Nella conferenza stampa organizzata dalla giornalista Carmen Mancarella in occasione della BIT è stato presentato il meglio del Salento in sei tappe: Galatina, Giurdignano,  Grotte di Leuca, Melendugno, Nardò e Supersano. “Vogliamo raccontarvi un Salento diverso, profondamente legato alla spiritualità e alle tradizioni religiose come le Tavole di San Giuseppe a Giurdignano, ma anche capace di essere divertente come nel Carnevale di Supersano e, perché no, trasgressivo, ma soprattutto  capace di coinvolgere in mille modi il viaggiatore, che, immediatamente viene contagiato dalla gioia di vivere dei salentini” spiega la salentina Carmen Mancarella, presentando il meglio dell’offerta turistica 2019, sei tappe da non perdere che raccontano l’anima del Salento.
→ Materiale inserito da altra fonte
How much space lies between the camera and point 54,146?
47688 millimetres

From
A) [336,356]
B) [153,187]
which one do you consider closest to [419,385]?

I due mari, lo Jonio e l’Adriatico con le Marine di Melendugno e Nardò, le Grotte di Santa Maria di Leuca, la città di Galatina con la sua Basilica e i tour golosi, Giurdignano con le Tavole di San Giuseppe e Supersano con il suo straordinario Carnevale. Melendugno festeggia il +41% di turisti stranieri, prima meta pugliese per incremento di arrivi dall’estero, grazie alle meravigliose marine di Torre Specchia Ruggeri, San Foca, Roca, Torre dell’Orso e Torre Sant’Andrea. Nardò, quella che fu l’antica Neretum, oggi una destinazione simbolo per gli amanti dei viaggi slow, culturali (10 musei), a tutto relax. Le Grotte di Leuca, tappa imperdibile delle vacanze salentine, offrono una vasta gamma di attività, dal trekking alle escursioni in barca. Galatina, città legata alle origini del tarantismo, cui si deve la famosa pizzica, dove spicca la Basilica di Santa Caterina d’Alessandria con il ciclo pittorico di scuola giottesca. Giurdignano, dove il 18 marzo, in occasione della Festa di San Giuseppe, si allestiscono nelle case dei privati le Tavole di San Giuseppe, antico rito di derivazione arbresh. A Supersano è invece il Carnevale di Alta Sartoria a farla da padrone, tra il 2 e il 6 marzo metà paese sfila, l’altra metà è impegnata a cucire i vestiti, curare le musiche e la scenografia di un appuntamento che coinvolge tutta la cittadinanza.